* _Problem description_
Repeat only the stretch of lines below that runs from the line with "Monthly Financial Report" through the line with "SWOT Analysis table with main questions", unaltered.

* _Records for the task_
• • • • •

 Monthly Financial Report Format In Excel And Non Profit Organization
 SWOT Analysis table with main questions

• • • • •

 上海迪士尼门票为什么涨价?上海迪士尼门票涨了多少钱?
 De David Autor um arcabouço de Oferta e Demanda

• • • • •

* _Result below_
 Monthly Financial Report Format In Excel And Non Profit Organization
 SWOT Analysis table with main questions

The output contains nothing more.